The College’s claims to support staff and contract employees are deeply undermined by the treatment of Lorelei, whose case exemplifies an increasingly disrespectful attitude towards staff.  Indeed, despite attempts to cast this decision as one in which negotiations over a new contract  broke down, it has become clear to us that the College has never even spoken to Lorelei about a  next contract.  

Instead, Lorelei deserves our gratitude for the work she has done. For twenty-two years, she has created and maintained a social space on campus unlike any other. She has mentored students how to run a small business for decades. Why would we discount her years of experience and insight and replace them with a so-called “living lab”?  

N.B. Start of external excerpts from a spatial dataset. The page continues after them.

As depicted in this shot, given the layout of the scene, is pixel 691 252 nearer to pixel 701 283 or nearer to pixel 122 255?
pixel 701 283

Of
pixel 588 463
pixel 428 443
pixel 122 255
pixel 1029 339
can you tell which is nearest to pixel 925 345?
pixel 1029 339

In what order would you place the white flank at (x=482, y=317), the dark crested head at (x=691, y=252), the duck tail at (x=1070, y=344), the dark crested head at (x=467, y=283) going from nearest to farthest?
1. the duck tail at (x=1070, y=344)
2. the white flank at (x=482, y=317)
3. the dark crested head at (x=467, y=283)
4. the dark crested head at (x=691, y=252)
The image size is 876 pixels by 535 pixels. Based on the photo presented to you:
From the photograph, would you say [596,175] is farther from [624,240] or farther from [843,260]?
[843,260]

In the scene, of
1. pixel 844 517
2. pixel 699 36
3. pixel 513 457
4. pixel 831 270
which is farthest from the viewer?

Besides the harms that Dean Arcelus’s plan will do to the quality of campus life, we ask that you also seriously weigh the harms that her termination will do to her and her family. The College Voice reported the following on February 25, 2026: 

The resolution is set to have a major effect on Frantz’s livelihood. “I will no longer have a business. I am the sole supporter of my family,” revealed Frantz. “My husband is 68 and an amputee. He is unable to work. I have had custody of my 14 year old grandson  since he was 3. I have a mortgage…I am going to have to find a job. This will not be an easy time for us.” Still, Frantz will not attempt to open a coffee shop elsewhere. “I thought about it but decided I don’t want to start over,” Frantz confessed.  

We have heard the explanations and read the FAQs, and we don’t accept the explanations we’ve been given.  

If Lorelei’s contract is not renewed and if the Blue Camel is changed into some form we no longer recognize, we commit ourselves to the following:  

  1. We won’t patronize the new space without Lorelei.  
  2. We will reach out to staff in a spirit of solidarity and encourage them to do the same.  And if the students decide to do likewise, we would welcome their pro-staff solidarity.  

With applications to the College expected to decrease for demographic and other reasons, now is not the time to make campus life worse and to stir public resentment from students, staff, and faculty.  

The best course of action is simply to renew her contract. There is neither student buy-in nor faculty buy-in for Dean Arcelus’s “living lab” concept or for terminating Lorelei’s contract.  Please join us in preserving a beloved institution. There are so few spaces for community and comity on campus that we don’t understand why anyone would want to destroy everyone’s favorite.